Image-caption web data
● ● ● ● ●
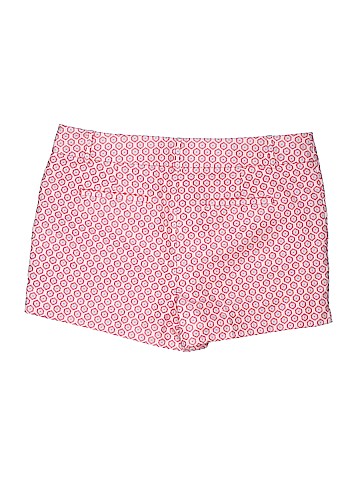 Ann Taylor LOFT Dressy Shorts (view 2)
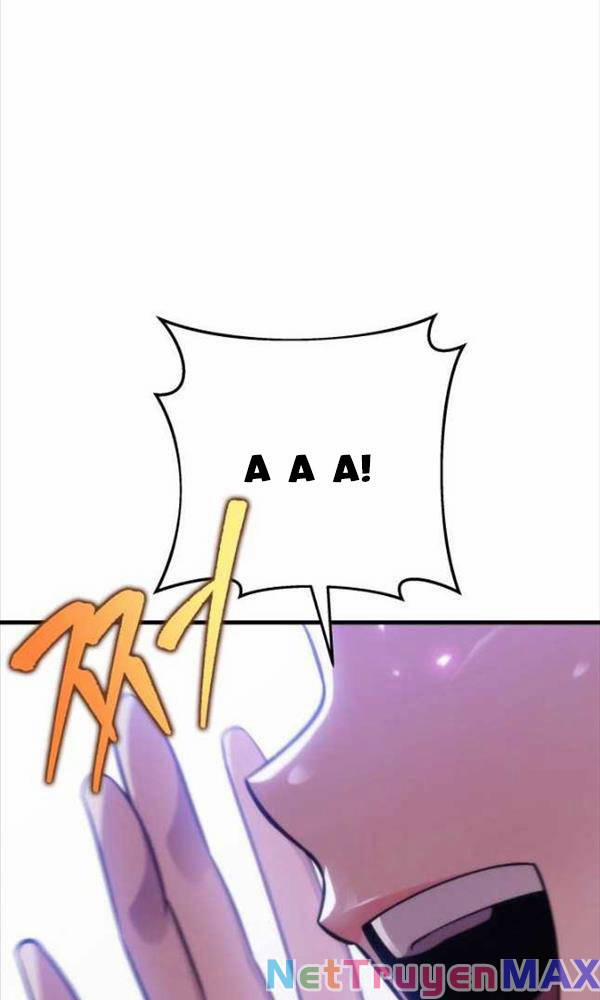 Cửu Thiên Kiếm Pháp 58 trang 97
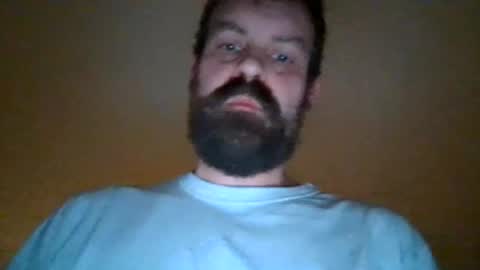 Snapshot of morritz chatting on 06-20-26, 10:45 morritz online show from 06-20-26, 10:45
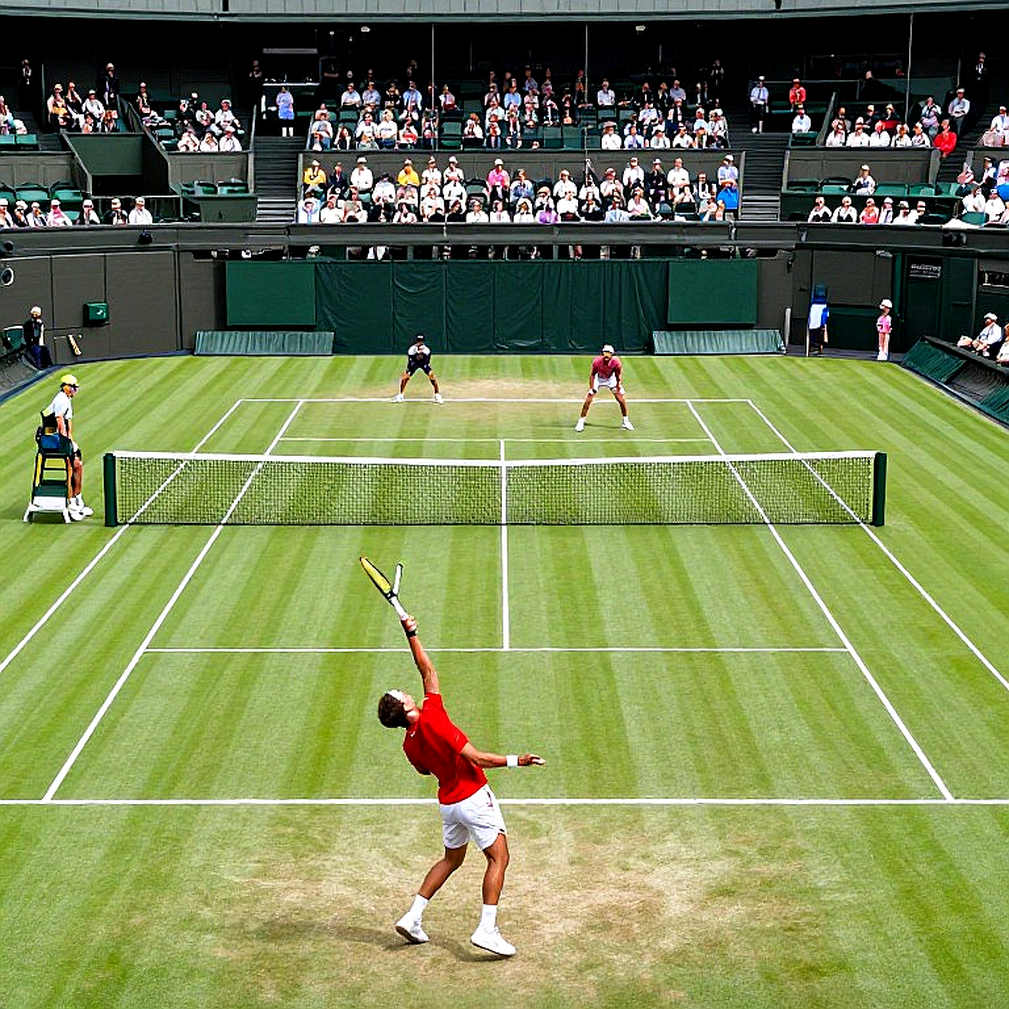 Shenzhen Semifinal Decode: Czechia's Final, Two Straight Sets, and a Broken Date in the Database Shenzhen Semifinal Decode: Czechia's Final, Two Straight Sets, and a Broken Date in the Database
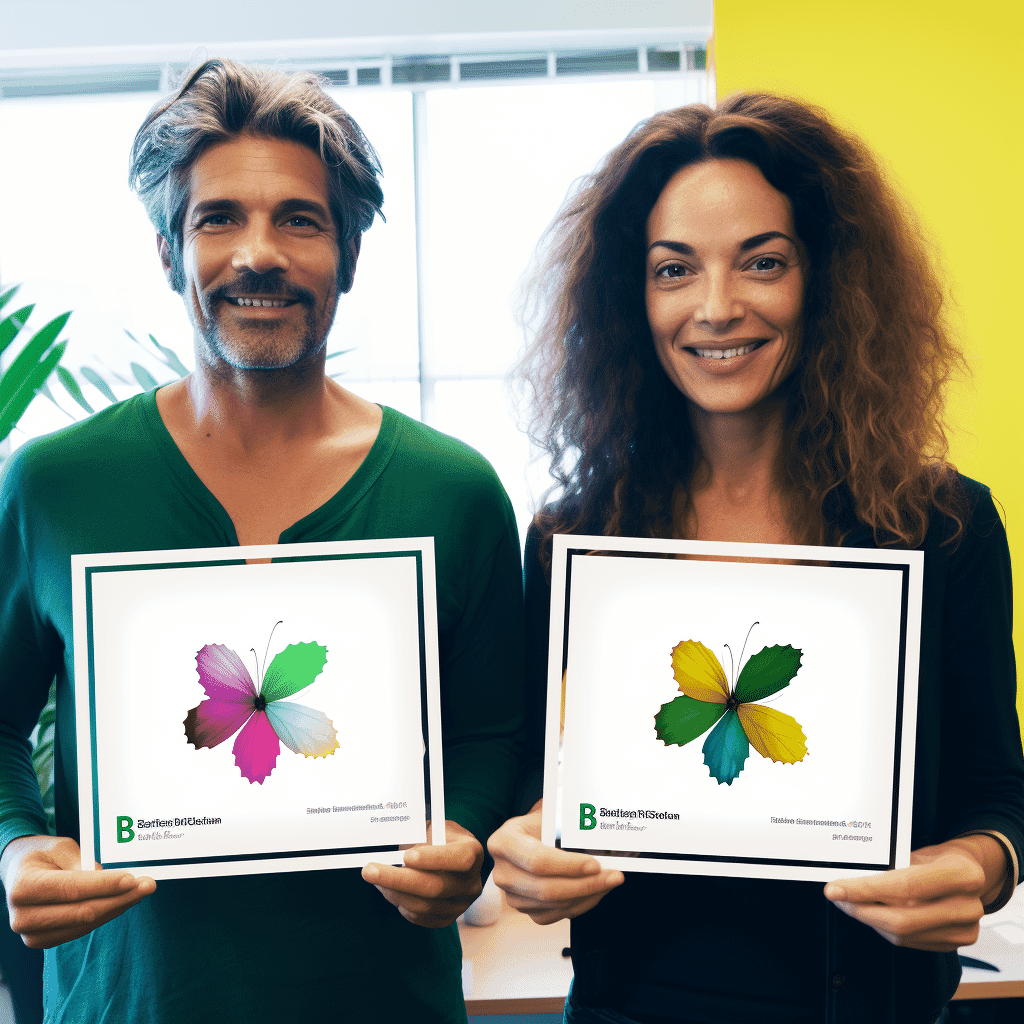 Curso de Marketing de afiliados com Google Ads e Tiktok Ads - IBRATH Instituto Brasileiro de Terapias Holísticas teste031020231005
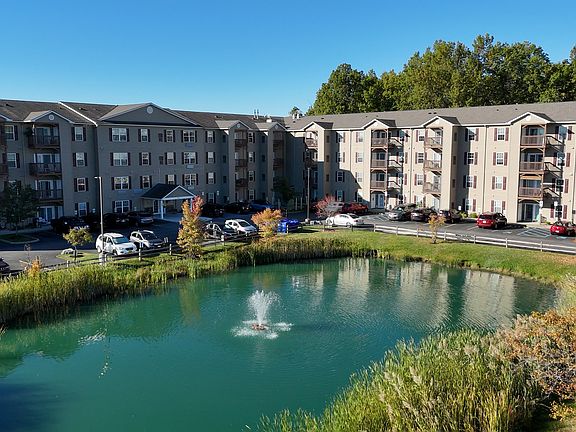 2nd image of 1880 Sweet Home Rd #346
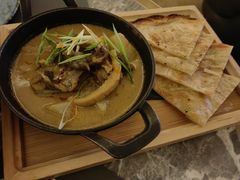 -Hi City·城市之巅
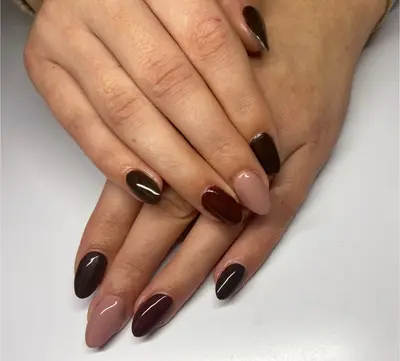 labeautedivine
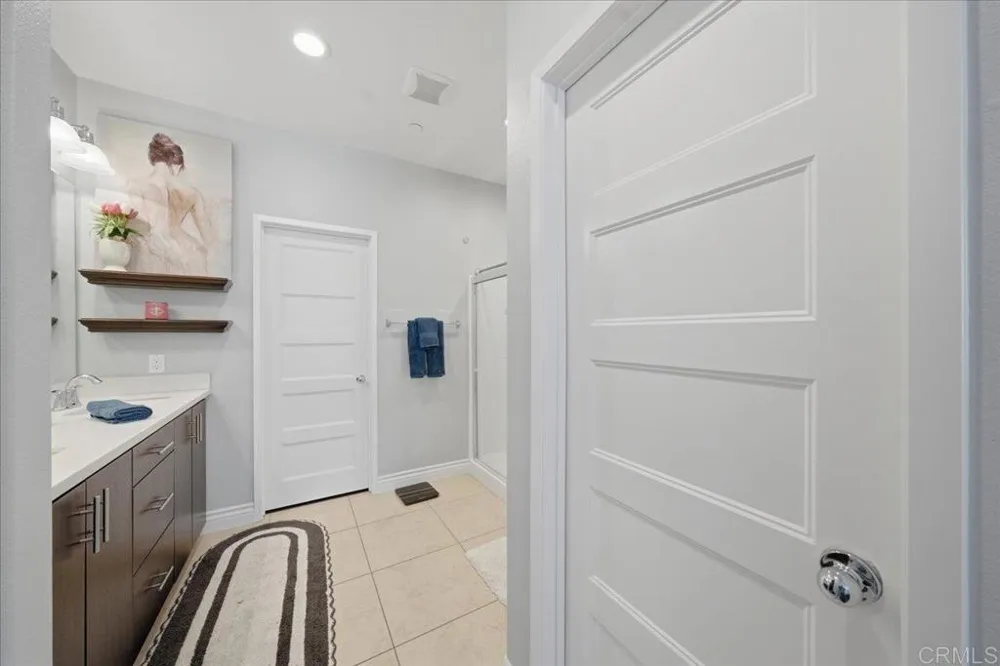 42921 Avenida Amistad Temecula, CA 92592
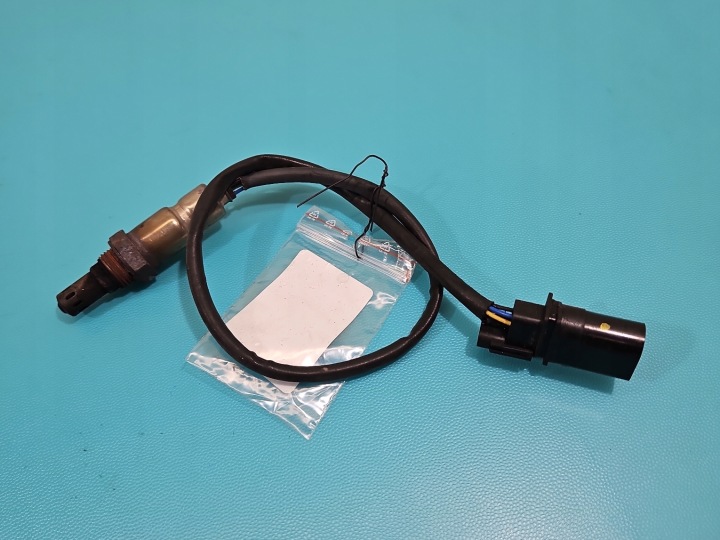 SONDE LAMBDA 06E906265R AUDI A6 C7 3.0 TFSI QUATTRO (CGXB)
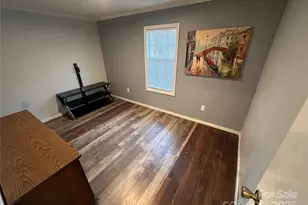 113 Highlander St, Morganton, NC 28655 - Photo 34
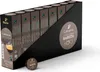 Tchibo Cafissimo Vorratsbox Caffè Crema Barista Produktbild-Vorschau 1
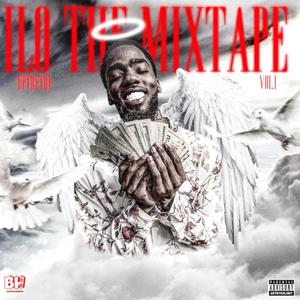 ILO the Mixtape, Vol. 1 (Explicit)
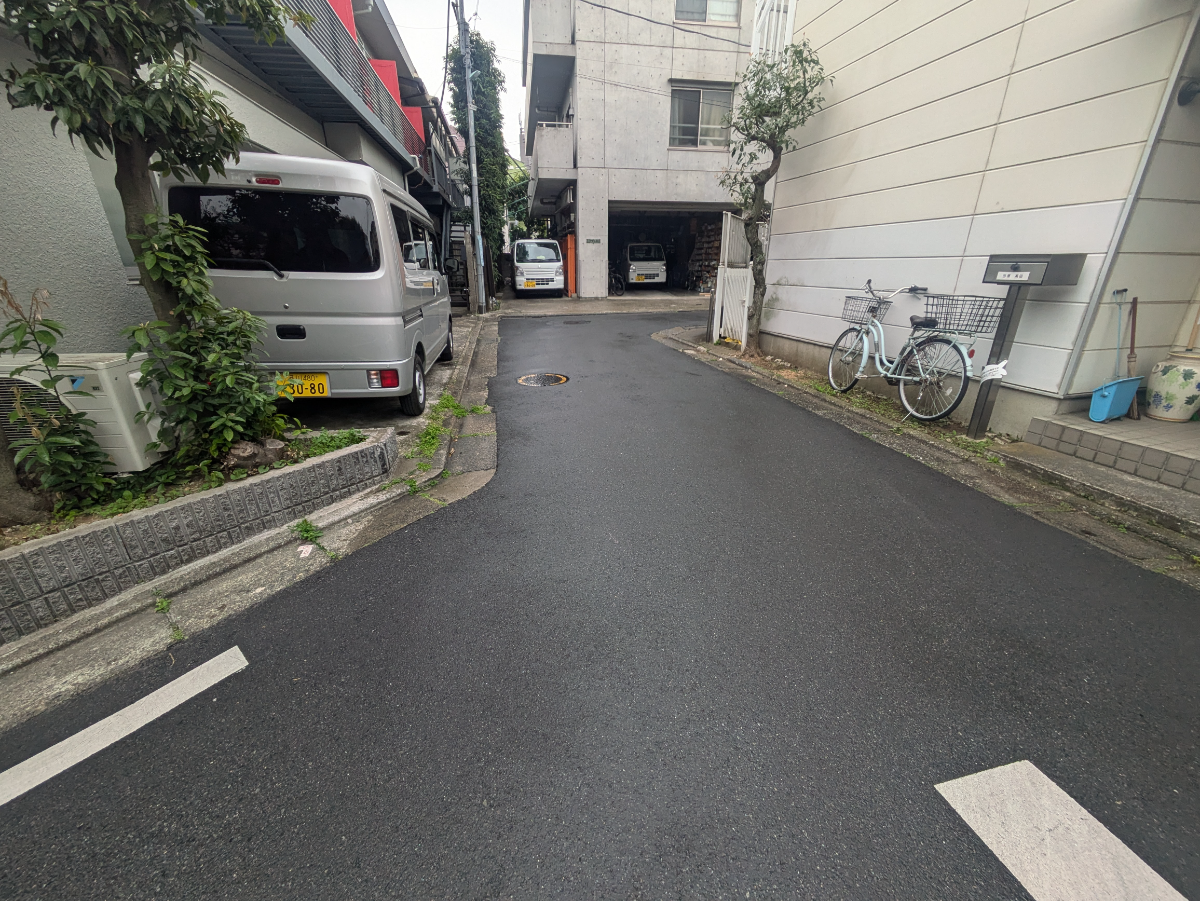 fresh/building/J00100393970_11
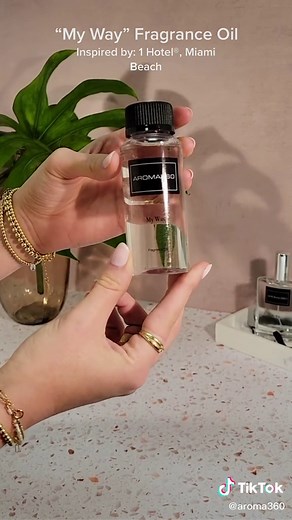 Best Aroma 360 Scenting Products - Top Fragrances and Diffusers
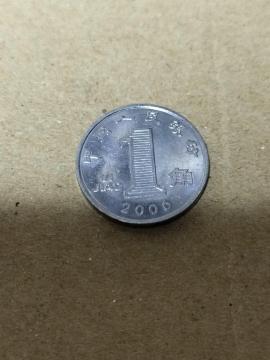 �O���R�C��4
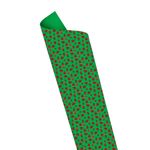folha-eva-estampado-joaninha-4783-1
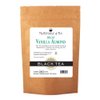 The Republic of Tea Decaf Vanilla Almond Black Tea, Refill Pack of 250 Tea Bags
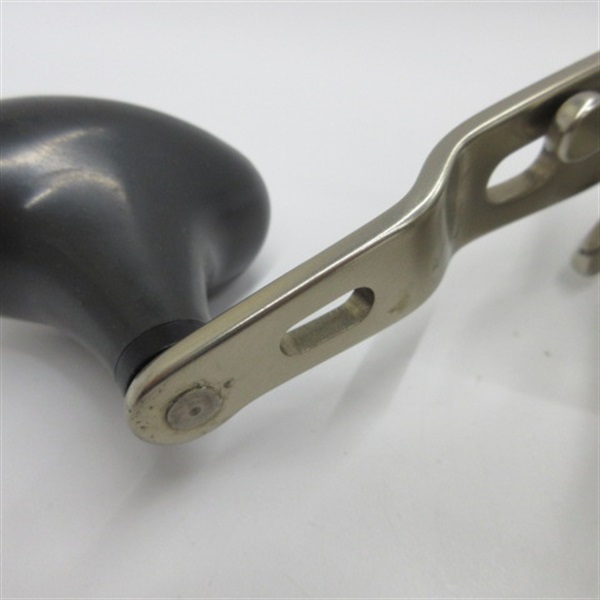 海魂３０００Ｔ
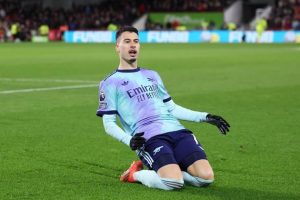 Martinelli: “Không ai có thể thay thế Saka”_695a7e275d253.jpeg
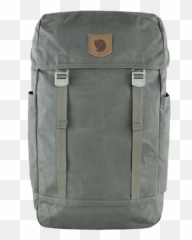 Blade 20 Backpack - Fjällräven Greenland Top Emoji,Mixed Emotions Grab Bag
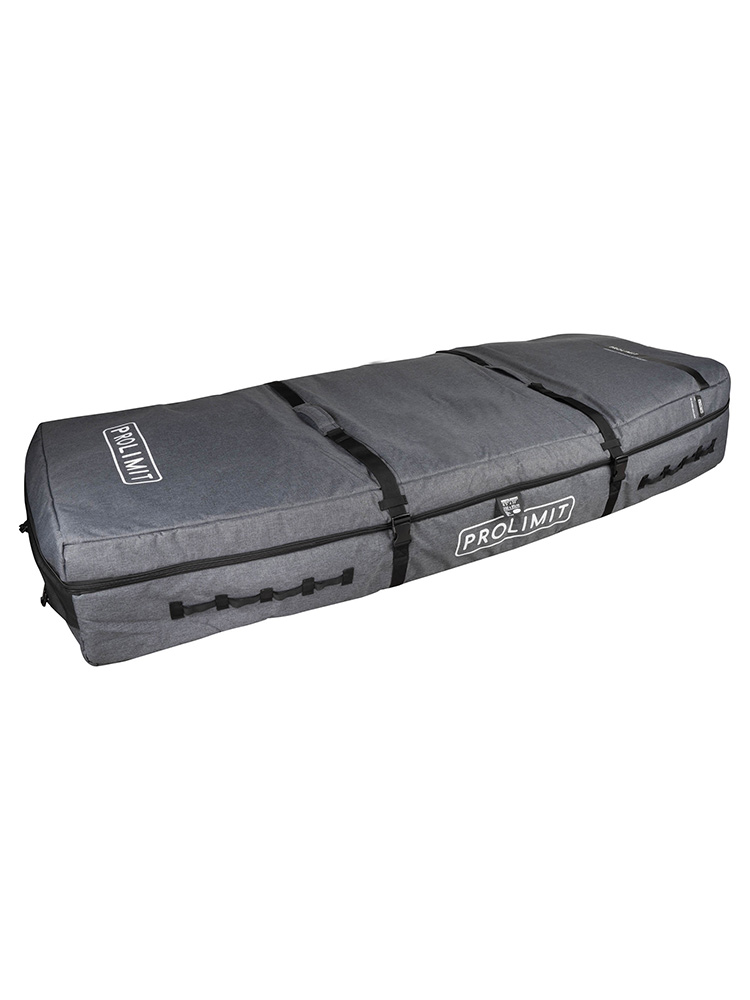 Prolimit Wingfoil Session Board Bag Prolimit Wingfoil Session Board Bag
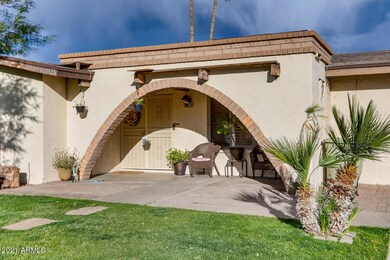 8325 N 47th Dr Glendale AZ-large-005-003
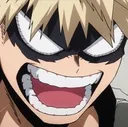Baku_shout
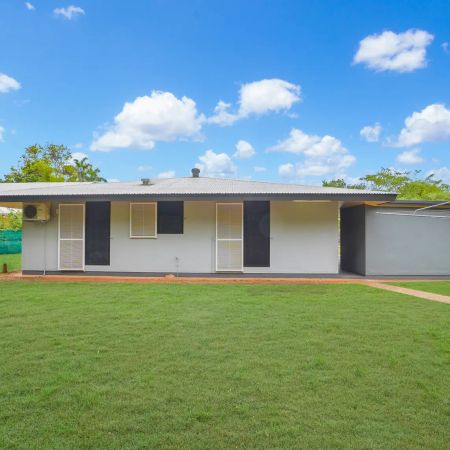 32 Union Terrace - Photo 5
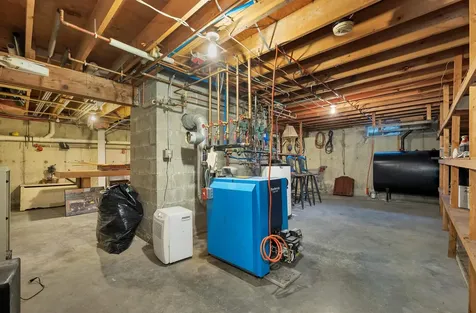 36 Prescott Heights Road Hooksett NH 03106
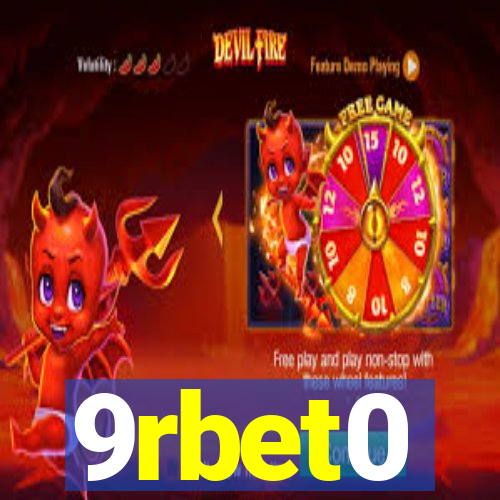 9rbet0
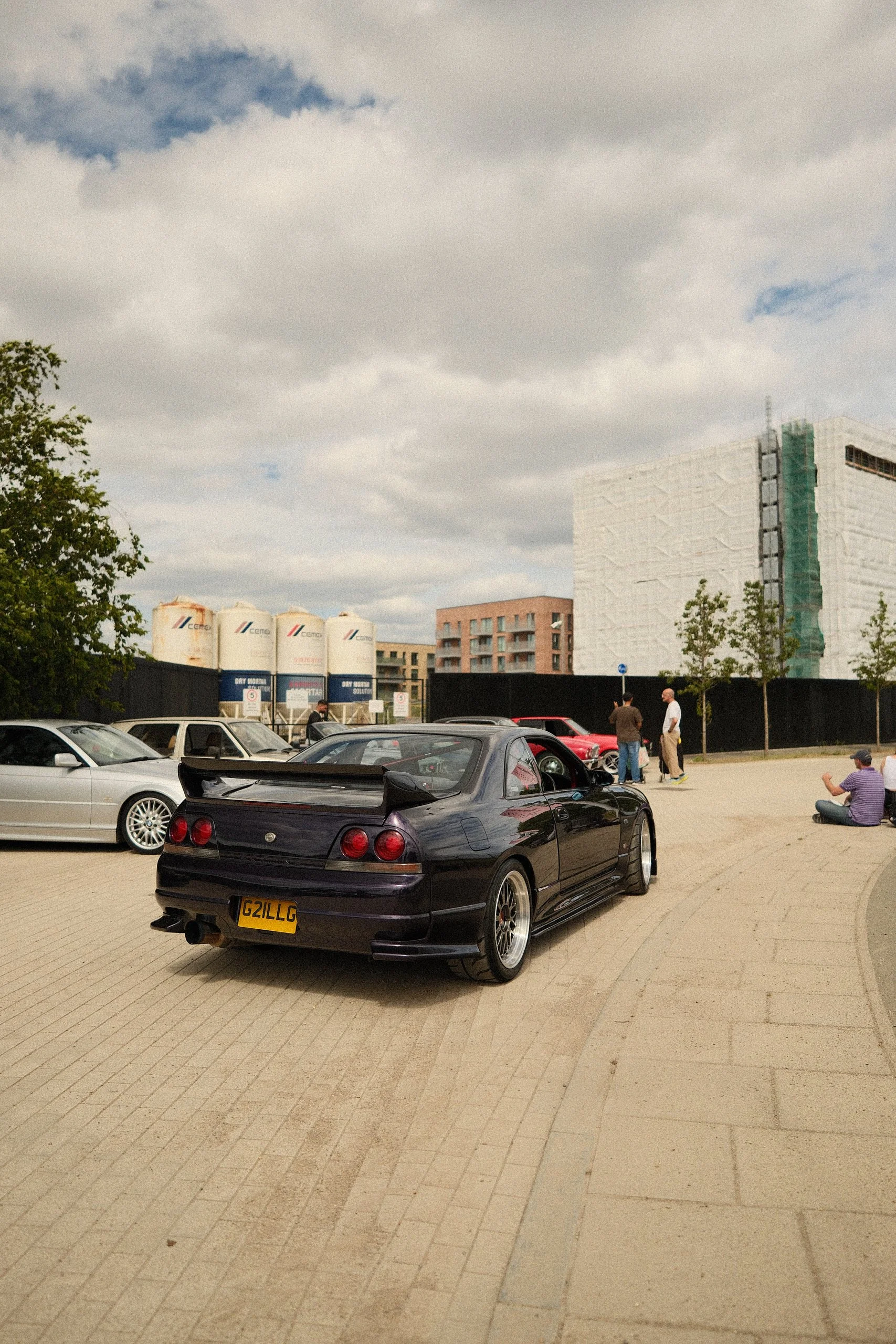 DSCF5322.jpg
● ● ● ● ●
WHAT YOU ARE ASKED TO DO: Pictures do not belong in the answer. Return the lines above starting at the one with "-Hi City·城市之巅" and ending at the one with "Tchibo Cafissimo Vorratsbox", both kept, exactly.

RESULT OF THE TASK:
 -Hi City·城市之巅
 labeautedivine
 42921 Avenida Amistad Temecula, CA 92592
 SONDE LAMBDA 06E906265R AUDI A6 C7 3.0 TFSI QUATTRO (CGXB)
 113 Highlander St, Morganton, NC 28655 - Photo 34
 Tchibo Cafissimo Vorratsbox Caffè Crema Barista Produktbild-Vorschau 1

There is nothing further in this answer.